# [Problem to work on]
From the article below comparing crystal and MEMS oscillators, list every parameter it names for choosing one kind over the other.

Crystal Oscillators and MEMS Oscillators are two of the most commonly used clock generators. Choosing one over the other depends on various parameters such as stability, cost, power consumption, and how they align with the application requirements. 

In this article, we’ll compare MEMS vs Crystal oscillators to help you decide which one best suits your requirements. But before diving into the differences between the two, let's understand the basics of these oscillators.

What is a Crystal Oscillator?

Crystal oscillators use quartz crystal to generate stable and precise timing signals. In crystal oscillators, the frequency is determined by the size and shape of a crystal. This is achieved by precisely cutting, shaping, and sizing a thin piece of quartz crystal. They are known for their exceptional quality factor (Q), meaning they lose energy more slowly and can maintain precise frequency stability over long durations. Due to their high ‘Q,’ they provide low phase noise and jitter.

# [Entries]
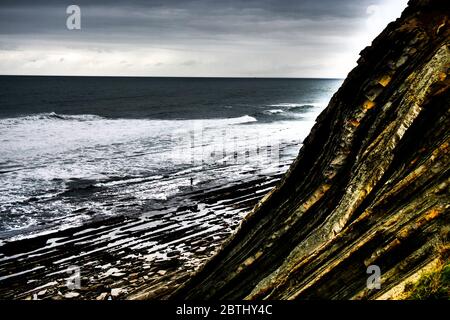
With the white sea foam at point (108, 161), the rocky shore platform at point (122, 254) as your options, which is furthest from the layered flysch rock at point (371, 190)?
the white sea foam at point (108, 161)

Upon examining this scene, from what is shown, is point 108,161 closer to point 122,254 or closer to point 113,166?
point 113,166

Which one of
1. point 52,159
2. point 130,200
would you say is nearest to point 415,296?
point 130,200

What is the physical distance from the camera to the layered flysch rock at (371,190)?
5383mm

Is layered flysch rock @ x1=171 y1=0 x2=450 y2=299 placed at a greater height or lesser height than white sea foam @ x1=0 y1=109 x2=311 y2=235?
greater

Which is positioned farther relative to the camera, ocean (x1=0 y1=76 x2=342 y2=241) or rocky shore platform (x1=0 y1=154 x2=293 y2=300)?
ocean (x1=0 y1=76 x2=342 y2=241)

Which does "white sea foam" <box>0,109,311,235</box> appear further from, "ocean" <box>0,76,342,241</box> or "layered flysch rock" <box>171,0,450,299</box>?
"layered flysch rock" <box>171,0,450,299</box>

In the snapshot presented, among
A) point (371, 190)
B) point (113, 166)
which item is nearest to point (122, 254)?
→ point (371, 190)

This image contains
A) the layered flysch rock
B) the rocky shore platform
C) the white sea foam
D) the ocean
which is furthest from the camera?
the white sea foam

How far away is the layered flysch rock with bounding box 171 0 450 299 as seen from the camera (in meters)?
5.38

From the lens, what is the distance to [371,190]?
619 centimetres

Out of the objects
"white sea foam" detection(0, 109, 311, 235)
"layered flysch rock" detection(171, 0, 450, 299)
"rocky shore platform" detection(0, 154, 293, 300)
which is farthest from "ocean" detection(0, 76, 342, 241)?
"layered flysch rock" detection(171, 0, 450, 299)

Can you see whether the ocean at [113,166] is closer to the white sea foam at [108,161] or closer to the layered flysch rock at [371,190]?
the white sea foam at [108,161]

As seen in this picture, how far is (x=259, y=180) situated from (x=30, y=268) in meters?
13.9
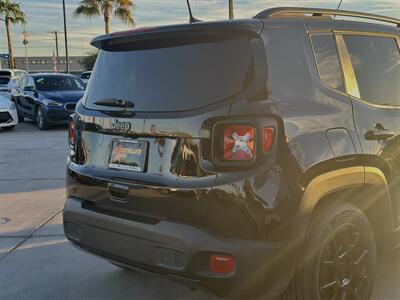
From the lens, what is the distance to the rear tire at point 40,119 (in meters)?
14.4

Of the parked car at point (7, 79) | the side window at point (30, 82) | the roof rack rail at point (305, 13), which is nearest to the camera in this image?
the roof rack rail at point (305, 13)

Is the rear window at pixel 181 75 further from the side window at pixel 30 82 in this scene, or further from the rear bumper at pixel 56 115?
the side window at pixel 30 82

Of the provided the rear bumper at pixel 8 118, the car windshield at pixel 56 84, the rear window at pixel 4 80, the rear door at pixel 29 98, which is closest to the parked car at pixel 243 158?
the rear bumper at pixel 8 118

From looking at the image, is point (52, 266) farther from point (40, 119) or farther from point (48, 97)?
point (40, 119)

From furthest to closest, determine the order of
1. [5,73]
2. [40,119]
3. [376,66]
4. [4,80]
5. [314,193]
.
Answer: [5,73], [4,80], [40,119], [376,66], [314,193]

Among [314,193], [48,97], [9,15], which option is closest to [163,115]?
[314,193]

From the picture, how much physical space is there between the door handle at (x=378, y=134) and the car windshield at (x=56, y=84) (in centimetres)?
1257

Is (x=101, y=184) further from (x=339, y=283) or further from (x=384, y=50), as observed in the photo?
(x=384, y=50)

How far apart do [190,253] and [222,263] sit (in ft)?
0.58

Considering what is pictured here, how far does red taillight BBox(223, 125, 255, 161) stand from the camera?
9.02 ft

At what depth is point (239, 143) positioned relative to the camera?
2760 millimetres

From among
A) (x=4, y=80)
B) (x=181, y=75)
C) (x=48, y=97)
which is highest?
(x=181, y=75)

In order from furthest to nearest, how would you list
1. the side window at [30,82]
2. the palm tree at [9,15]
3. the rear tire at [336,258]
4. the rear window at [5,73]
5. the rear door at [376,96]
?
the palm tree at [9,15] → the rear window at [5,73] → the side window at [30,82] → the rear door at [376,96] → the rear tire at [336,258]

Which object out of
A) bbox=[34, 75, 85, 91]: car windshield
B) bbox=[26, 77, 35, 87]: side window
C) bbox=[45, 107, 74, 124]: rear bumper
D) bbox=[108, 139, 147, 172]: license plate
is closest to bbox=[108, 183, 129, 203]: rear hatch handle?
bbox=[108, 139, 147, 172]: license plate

...

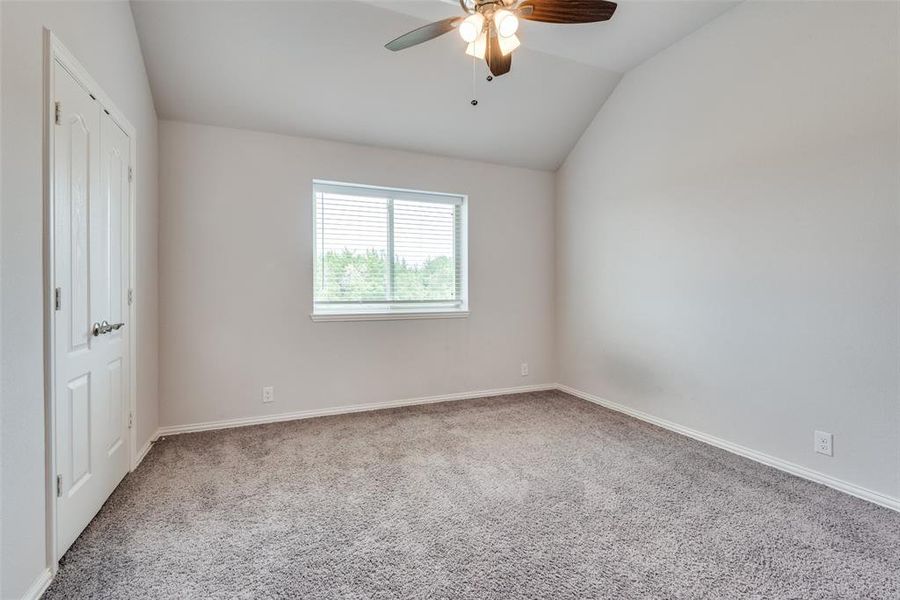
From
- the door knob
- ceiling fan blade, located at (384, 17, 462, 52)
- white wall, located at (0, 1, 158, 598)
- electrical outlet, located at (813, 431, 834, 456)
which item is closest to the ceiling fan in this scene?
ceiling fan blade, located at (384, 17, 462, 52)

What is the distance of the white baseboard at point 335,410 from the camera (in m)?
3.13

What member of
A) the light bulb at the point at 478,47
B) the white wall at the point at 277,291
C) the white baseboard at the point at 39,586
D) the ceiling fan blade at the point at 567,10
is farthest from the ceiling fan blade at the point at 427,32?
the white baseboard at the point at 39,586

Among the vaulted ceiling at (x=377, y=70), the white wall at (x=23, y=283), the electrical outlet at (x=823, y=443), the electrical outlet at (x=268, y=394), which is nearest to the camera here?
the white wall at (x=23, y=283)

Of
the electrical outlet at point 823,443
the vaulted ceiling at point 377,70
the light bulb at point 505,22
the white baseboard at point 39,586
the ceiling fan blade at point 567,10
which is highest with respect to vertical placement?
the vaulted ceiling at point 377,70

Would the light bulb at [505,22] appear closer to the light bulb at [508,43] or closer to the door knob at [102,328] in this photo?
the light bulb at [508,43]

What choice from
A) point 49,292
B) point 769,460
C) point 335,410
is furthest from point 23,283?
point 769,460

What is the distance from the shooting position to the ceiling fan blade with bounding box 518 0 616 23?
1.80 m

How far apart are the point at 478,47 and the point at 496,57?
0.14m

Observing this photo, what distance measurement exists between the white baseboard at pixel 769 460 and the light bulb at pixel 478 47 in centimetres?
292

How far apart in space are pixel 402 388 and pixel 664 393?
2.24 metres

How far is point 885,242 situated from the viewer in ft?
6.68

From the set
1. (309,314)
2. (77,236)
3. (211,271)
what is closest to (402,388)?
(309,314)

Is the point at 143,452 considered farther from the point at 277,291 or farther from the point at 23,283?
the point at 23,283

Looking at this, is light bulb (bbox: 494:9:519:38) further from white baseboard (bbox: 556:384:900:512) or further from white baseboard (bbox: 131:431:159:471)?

---

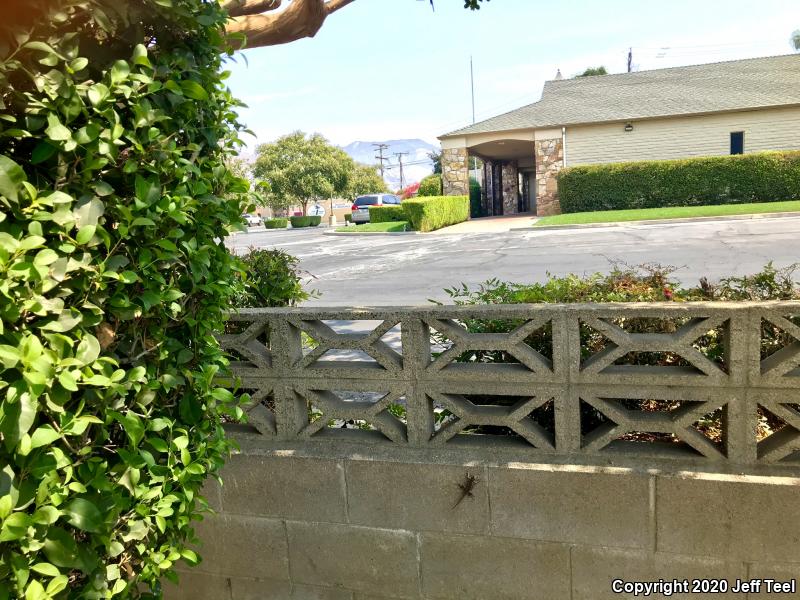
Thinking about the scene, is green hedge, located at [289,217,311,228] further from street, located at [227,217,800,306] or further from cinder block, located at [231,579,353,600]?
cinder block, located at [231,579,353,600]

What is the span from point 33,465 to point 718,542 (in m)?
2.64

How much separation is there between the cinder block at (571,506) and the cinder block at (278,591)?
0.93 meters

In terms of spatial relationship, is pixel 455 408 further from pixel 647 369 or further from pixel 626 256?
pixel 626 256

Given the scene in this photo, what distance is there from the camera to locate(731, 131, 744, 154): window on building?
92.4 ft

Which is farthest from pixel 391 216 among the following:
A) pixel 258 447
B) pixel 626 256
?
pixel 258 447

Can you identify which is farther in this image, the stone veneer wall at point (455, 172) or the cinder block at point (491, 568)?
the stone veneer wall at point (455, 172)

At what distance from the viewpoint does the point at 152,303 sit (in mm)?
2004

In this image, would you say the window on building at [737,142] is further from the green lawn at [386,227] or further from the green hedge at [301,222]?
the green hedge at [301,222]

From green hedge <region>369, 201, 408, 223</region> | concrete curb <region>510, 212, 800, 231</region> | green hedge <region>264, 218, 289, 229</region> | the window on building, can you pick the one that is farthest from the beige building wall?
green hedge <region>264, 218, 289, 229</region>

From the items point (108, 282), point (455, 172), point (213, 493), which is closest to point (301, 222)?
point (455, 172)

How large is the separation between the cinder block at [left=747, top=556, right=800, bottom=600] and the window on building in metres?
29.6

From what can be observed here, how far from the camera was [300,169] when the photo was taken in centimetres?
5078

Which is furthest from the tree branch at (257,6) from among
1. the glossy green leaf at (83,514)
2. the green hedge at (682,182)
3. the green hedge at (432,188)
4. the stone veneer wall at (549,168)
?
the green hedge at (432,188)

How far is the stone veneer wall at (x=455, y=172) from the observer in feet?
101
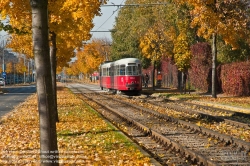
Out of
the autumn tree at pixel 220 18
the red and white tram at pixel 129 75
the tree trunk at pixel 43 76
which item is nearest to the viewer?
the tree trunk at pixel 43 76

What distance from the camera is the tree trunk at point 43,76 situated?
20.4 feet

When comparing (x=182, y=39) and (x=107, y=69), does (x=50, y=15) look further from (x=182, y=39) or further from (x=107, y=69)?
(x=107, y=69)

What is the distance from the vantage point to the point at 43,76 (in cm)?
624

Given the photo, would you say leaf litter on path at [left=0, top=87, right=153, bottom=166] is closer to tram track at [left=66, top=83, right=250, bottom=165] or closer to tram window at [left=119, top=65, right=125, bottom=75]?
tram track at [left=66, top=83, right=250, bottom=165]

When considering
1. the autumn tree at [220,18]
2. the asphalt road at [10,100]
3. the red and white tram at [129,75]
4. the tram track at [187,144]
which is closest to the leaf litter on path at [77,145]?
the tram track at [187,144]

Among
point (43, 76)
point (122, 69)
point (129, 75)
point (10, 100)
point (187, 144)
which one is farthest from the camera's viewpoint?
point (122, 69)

# [Written solution]
- Stability
- Cost
- Power consumption
- How they align with the application requirements